(RAW DATA):
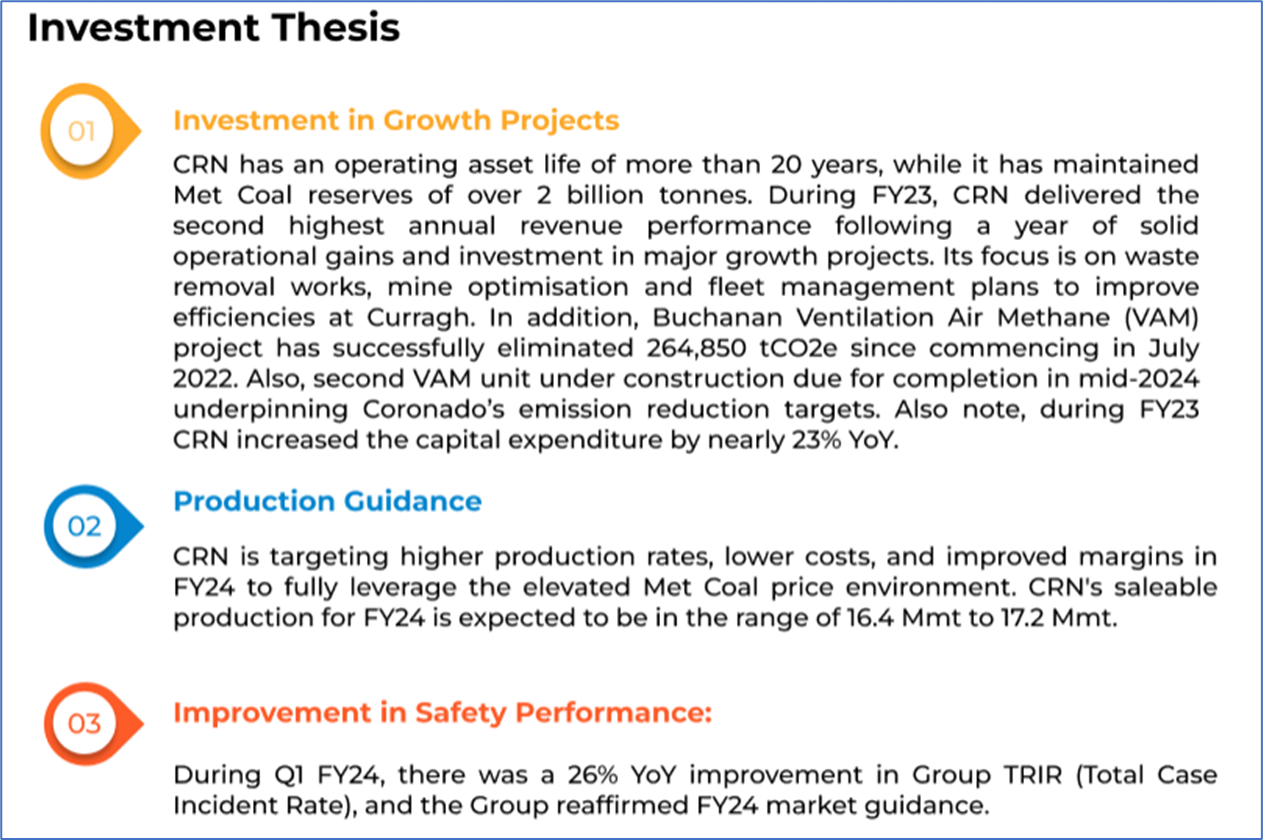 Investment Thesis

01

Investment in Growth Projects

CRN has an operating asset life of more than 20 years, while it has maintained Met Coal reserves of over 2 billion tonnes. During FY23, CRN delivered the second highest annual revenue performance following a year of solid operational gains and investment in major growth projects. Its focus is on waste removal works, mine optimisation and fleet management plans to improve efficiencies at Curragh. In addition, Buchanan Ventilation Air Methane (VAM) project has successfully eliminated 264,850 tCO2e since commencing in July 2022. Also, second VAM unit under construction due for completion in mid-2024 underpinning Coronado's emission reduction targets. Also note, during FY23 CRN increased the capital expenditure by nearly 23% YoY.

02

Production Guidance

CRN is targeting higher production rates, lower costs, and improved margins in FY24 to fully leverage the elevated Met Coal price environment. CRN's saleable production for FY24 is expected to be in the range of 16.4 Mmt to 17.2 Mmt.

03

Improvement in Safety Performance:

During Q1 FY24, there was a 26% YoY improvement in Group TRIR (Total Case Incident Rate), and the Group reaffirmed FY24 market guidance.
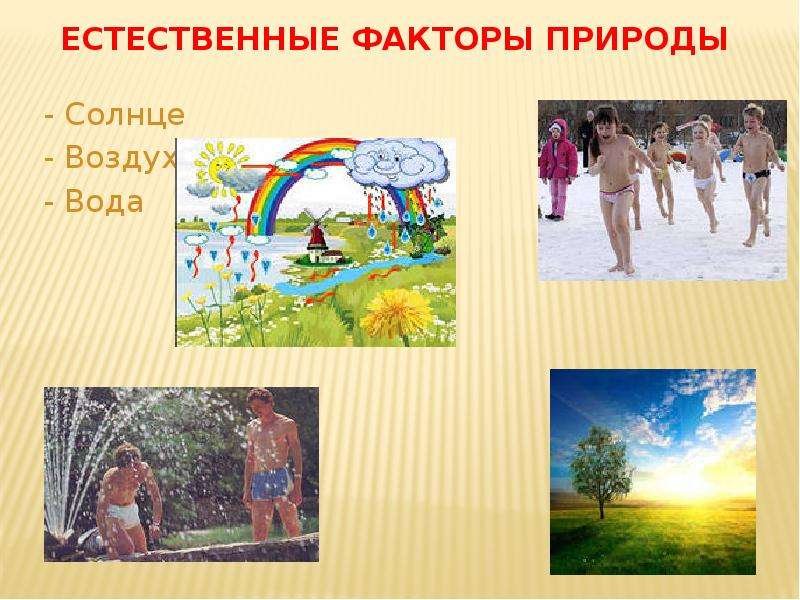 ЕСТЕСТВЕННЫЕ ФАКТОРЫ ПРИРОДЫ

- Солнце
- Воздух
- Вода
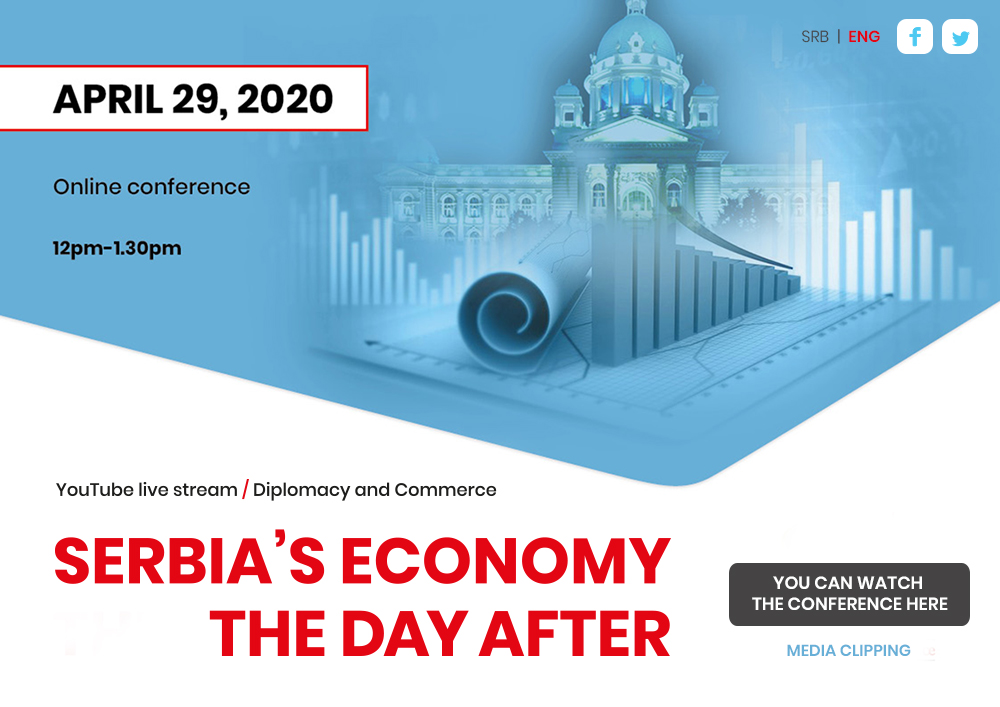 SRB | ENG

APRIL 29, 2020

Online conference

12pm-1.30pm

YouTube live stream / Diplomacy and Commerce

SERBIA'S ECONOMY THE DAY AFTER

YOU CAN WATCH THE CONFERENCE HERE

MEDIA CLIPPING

* * *

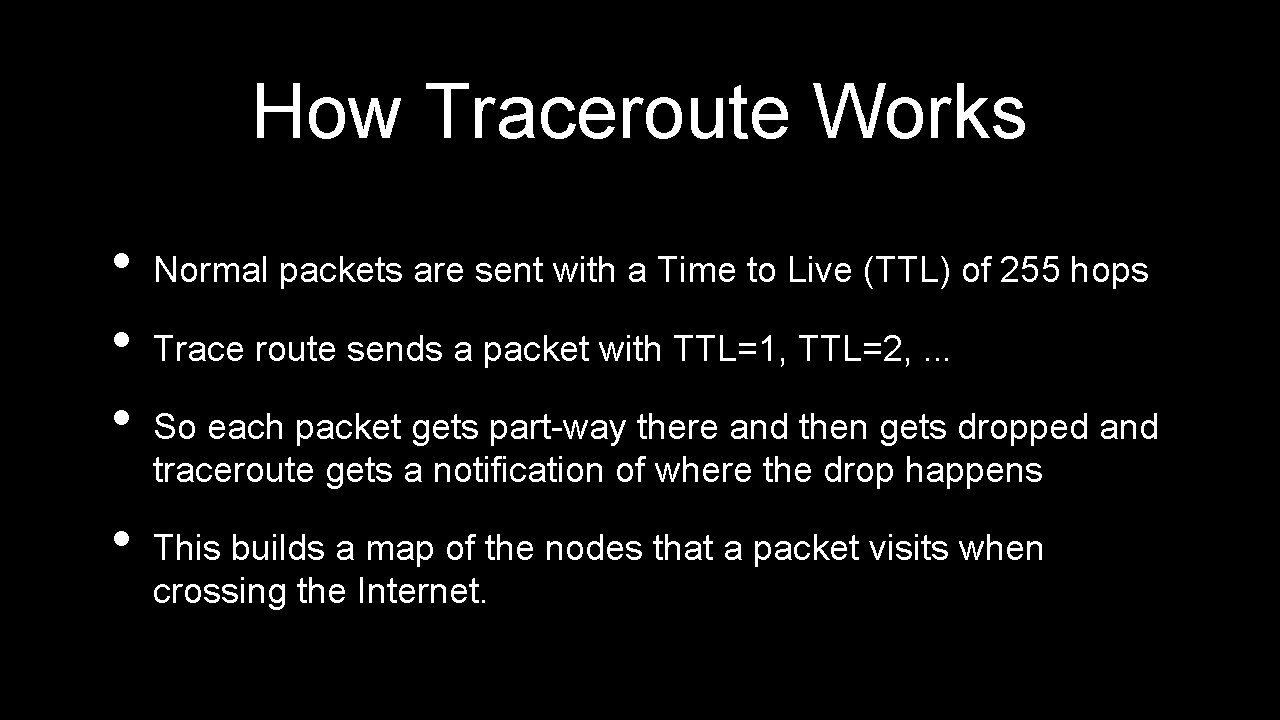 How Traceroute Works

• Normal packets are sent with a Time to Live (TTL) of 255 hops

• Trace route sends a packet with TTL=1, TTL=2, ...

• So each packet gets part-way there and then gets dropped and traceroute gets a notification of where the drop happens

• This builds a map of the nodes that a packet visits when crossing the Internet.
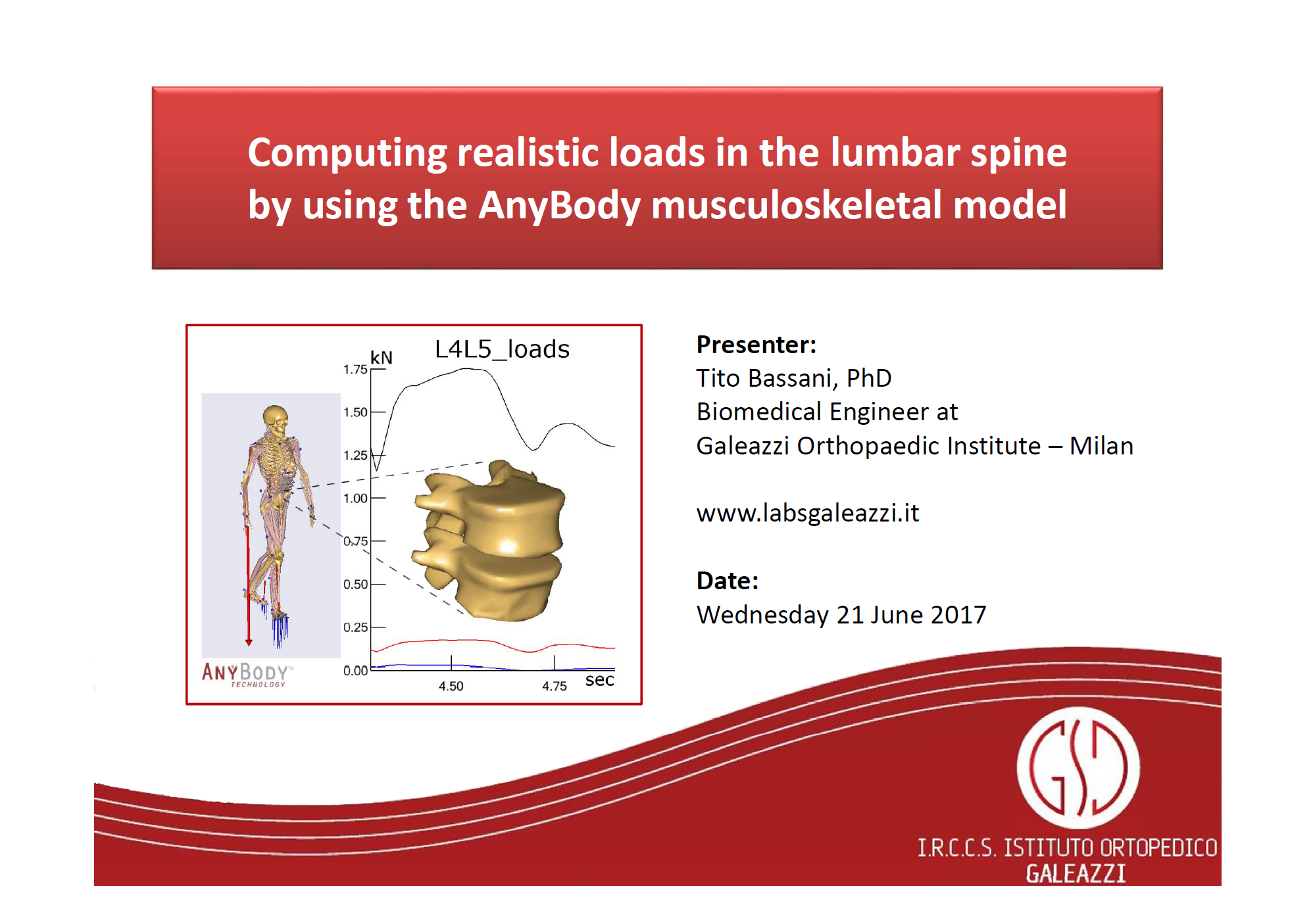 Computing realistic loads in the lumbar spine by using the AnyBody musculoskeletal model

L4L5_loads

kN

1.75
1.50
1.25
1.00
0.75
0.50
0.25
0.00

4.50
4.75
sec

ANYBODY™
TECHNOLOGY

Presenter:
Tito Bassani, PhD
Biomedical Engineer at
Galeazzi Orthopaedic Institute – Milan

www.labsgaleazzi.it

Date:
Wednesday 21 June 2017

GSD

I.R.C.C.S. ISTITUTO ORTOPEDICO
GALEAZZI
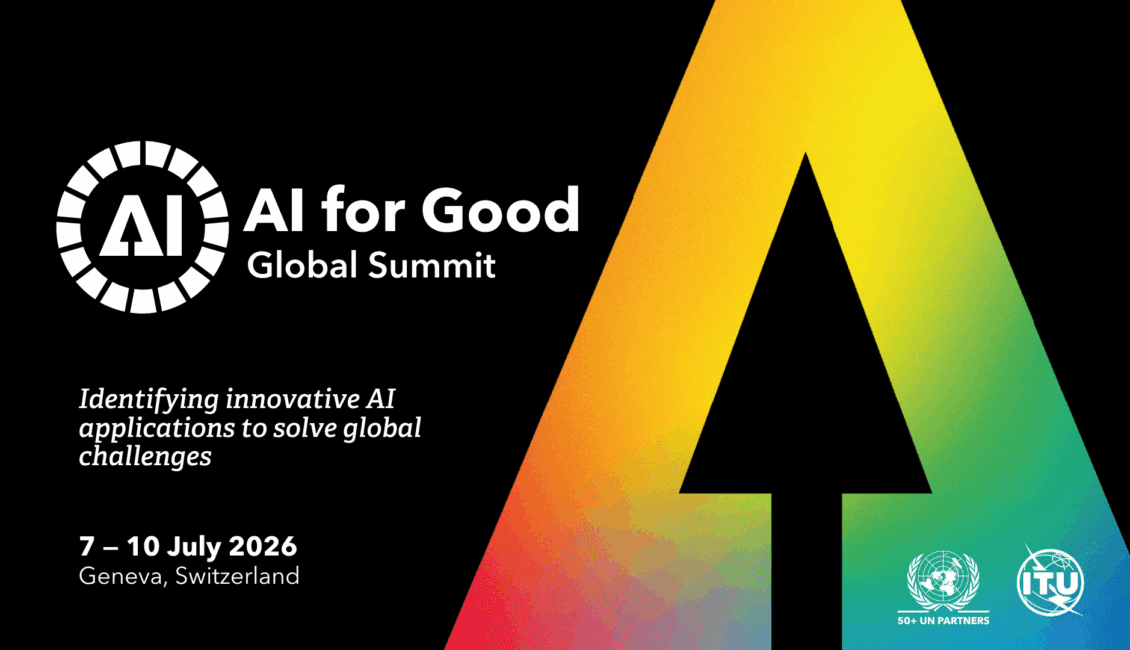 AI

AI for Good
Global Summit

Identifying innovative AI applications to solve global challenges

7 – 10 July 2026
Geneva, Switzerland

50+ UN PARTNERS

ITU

(WHAT THIS TASK INVOLVES):
Beginning with the line above that contains "Investment Thesis" and ending with the line that contains "MEDIA CLIPPING", quote each line exactly, keeping out the pictures.

(RESPONSE FOR THIS EXERCISE):
 Investment Thesis

01

Investment in Growth Projects

CRN has an operating asset life of more than 20 years, while it has maintained Met Coal reserves of over 2 billion tonnes. During FY23, CRN delivered the second highest annual revenue performance following a year of solid operational gains and investment in major growth projects. Its focus is on waste removal works, mine optimisation and fleet management plans to improve efficiencies at Curragh. In addition, Buchanan Ventilation Air Methane (VAM) project has successfully eliminated 264,850 tCO2e since commencing in July 2022. Also, second VAM unit under construction due for completion in mid-2024 underpinning Coronado's emission reduction targets. Also note, during FY23 CRN increased the capital expenditure by nearly 23% YoY.

02

Production Guidance

CRN is targeting higher production rates, lower costs, and improved margins in FY24 to fully leverage the elevated Met Coal price environment. CRN's saleable production for FY24 is expected to be in the range of 16.4 Mmt to 17.2 Mmt.

03

Improvement in Safety Performance:

During Q1 FY24, there was a 26% YoY improvement in Group TRIR (Total Case Incident Rate), and the Group reaffirmed FY24 market guidance.
 ЕСТЕСТВЕННЫЕ ФАКТОРЫ ПРИРОДЫ

- Солнце
- Воздух
- Вода
 SRB | ENG

APRIL 29, 2020

Online conference

12pm-1.30pm

YouTube live stream / Diplomacy and Commerce

SERBIA'S ECONOMY THE DAY AFTER

YOU CAN WATCH THE CONFERENCE HERE

MEDIA CLIPPING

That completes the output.